Founded on fundamental rights…

A new future imagined through the mechanics of science….

A perspective holistic in nature that looks at a question from all sides in all dimensions….

Sovereignty remains with the people who will make a new and better whole from the sum of its constituent parts….

The good Maximus’s puzzle had no easy solution for the scholars to bandy about that day. Then I remembered wise counsel of a scholar long past. His own words were not my good fortune to know myself but had been translated by Walter Isaacson in his book, Einstein: His Life and Universe.

Two particular thoughts spoke to me when considering Maximus’s question…

“The explanation Einstein himself most often gave for his mental accomplishments was his curiosity. As he put it near the end of his life, ‘I have no special talents, I am only passionately curious.’…Curiosity, in Einstein’s case, came not just from a desire to question the mysterious. More important, it came from a childlike sense of marvel that propelled him to question the familiar, those concepts that, as he once said, ‘the ordinary adult never bothers his head about.'”

This curiosity fulfills two of our Federalist requirements. A new reality is imagined through this curiosity and comes into better focus as he tested it with his understanding of scientific understandings. Such an exercise includes looking at the problem from all sides as he questions the familiar.

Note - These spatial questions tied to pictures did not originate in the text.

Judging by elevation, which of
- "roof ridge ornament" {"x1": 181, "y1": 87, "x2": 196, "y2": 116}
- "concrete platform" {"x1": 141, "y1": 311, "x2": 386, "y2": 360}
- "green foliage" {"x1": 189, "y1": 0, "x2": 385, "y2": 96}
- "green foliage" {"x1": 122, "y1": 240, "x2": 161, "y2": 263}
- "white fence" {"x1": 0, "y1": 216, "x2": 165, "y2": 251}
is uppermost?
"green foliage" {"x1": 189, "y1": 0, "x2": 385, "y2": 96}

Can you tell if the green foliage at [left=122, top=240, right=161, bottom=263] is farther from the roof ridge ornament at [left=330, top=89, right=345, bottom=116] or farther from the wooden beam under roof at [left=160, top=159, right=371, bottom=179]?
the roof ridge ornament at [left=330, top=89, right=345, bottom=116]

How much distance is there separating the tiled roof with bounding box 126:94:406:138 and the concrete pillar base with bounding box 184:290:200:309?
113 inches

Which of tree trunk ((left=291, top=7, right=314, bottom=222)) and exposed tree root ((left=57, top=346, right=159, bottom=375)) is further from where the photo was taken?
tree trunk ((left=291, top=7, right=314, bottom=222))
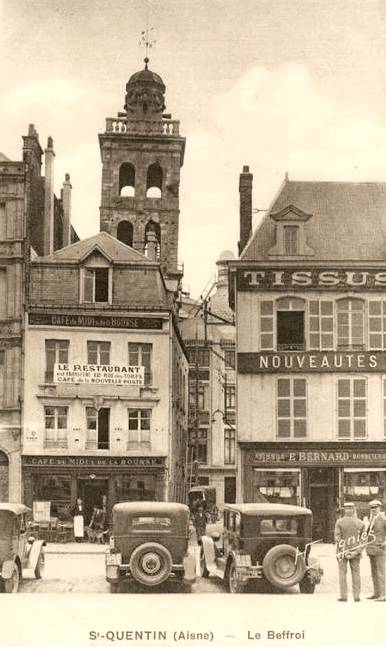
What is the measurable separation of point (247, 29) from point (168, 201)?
1401cm

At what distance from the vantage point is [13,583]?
424 inches

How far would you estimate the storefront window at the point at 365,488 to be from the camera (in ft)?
57.0

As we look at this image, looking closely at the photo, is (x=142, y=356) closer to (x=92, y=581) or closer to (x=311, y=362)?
(x=311, y=362)

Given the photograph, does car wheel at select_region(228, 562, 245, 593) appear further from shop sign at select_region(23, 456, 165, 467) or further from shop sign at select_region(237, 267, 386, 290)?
shop sign at select_region(237, 267, 386, 290)

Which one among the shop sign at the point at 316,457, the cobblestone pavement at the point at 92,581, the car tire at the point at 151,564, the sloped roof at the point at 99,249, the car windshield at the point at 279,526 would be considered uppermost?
the sloped roof at the point at 99,249

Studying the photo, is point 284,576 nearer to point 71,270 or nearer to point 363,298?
point 363,298

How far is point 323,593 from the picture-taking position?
1098 centimetres

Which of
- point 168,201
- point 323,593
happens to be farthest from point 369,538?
point 168,201

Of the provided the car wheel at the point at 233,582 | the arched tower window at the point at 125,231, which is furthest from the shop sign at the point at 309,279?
the arched tower window at the point at 125,231

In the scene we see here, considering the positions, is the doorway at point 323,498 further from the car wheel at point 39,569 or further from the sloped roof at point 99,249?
the car wheel at point 39,569

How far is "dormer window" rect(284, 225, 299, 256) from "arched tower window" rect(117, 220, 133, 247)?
8.77 m

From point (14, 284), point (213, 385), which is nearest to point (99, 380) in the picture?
point (14, 284)

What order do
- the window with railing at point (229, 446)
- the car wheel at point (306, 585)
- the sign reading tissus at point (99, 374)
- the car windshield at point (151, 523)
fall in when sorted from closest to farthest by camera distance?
the car wheel at point (306, 585), the car windshield at point (151, 523), the sign reading tissus at point (99, 374), the window with railing at point (229, 446)

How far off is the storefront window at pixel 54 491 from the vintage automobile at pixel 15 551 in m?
5.48
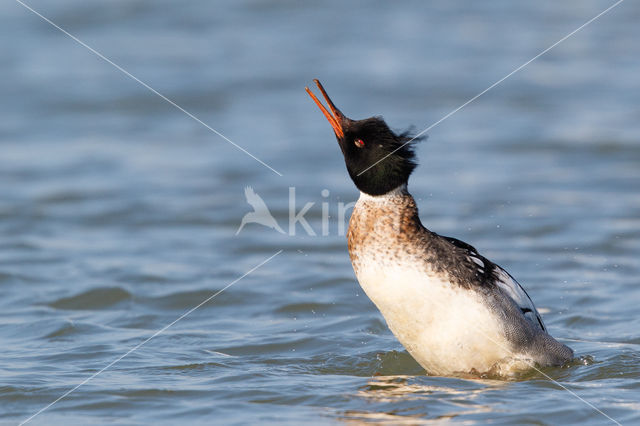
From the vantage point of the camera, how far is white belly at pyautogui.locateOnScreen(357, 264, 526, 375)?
7.49 metres

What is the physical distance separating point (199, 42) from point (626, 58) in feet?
31.1

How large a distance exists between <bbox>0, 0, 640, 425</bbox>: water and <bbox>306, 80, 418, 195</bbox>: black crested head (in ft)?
5.23

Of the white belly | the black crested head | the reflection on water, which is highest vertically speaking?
the black crested head

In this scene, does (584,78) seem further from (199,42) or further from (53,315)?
(53,315)

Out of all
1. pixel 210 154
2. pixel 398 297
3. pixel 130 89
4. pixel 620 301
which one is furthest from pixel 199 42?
pixel 398 297

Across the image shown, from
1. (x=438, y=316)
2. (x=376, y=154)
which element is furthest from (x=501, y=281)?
(x=376, y=154)

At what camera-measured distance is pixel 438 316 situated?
24.7 feet

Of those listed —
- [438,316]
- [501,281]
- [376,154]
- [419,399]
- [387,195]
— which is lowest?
[419,399]

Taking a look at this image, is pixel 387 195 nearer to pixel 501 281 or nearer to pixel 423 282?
pixel 423 282

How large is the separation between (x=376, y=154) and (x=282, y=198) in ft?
23.6

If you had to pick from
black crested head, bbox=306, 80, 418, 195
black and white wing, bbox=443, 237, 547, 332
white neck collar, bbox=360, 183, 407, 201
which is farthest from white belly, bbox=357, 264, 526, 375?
black crested head, bbox=306, 80, 418, 195

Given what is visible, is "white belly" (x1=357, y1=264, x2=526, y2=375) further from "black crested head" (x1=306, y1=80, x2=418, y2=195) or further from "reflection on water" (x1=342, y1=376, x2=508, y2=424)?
"black crested head" (x1=306, y1=80, x2=418, y2=195)

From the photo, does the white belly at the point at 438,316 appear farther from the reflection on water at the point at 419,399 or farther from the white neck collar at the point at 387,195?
the white neck collar at the point at 387,195

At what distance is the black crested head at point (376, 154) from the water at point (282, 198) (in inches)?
62.7
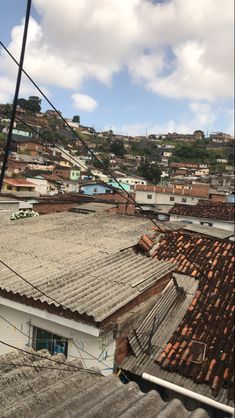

Do our schools fuel this kind of curiosity? What do teachers do when students question these well-known facts as Einstein suggests? Einstein had ideas about the principles that should guide such an enterprise…

“There was a simple set of formulas that defined Einstein’s outlook. Creativity required being willing not to conform. That required nurturing free minds and free spirits, which in turn required ‘a spirit of tolerance.’ And the underpinning of tolerance was humility–the belief that no one had the right to impose ideas and beliefs on others.’

These formulas provide a set of fundamental rights and express a commitment to the free minds and free spirits of the people. Einstein’s philosophy fulfills the Federalist requirements. We have made progress in our discussion but we haven’t yet discussed what this might look like for our young scholars in today’s schools.

The first Federalist classroom moment that comes to mind involved Thinking Maps, a series of graphic organizers presented to students to build a shared visual vocabulary. While I grumbled about the totalitarian implementation of this system, I could not have imagined what happened once we shared these particular fundamentals as a common language. Students did not see themselves bound to the seven styles originally presented to them. They created their own. They followed the information they wanted to organize to combine elements of the seven original maps or added features of their own invention. The Thinking Maps took on a life of their own. Students were thinking about their thinking, the relationships between the ideas, and how the whole text or concept worked together.

From this example, I would suggest a Federalist education would begin with a primary education focused on building these shared understandings of words, concepts, and guiding principles. At some point, however, the system would have to back away to give the student the opportunity to follow his or her own curiosity and to imagine new combinations of ideas and understandings.

And here we come to my final thought for this evening on the question of what a Federalist school might look like. A Federalist school would provide repeated opportunities for the student to drive.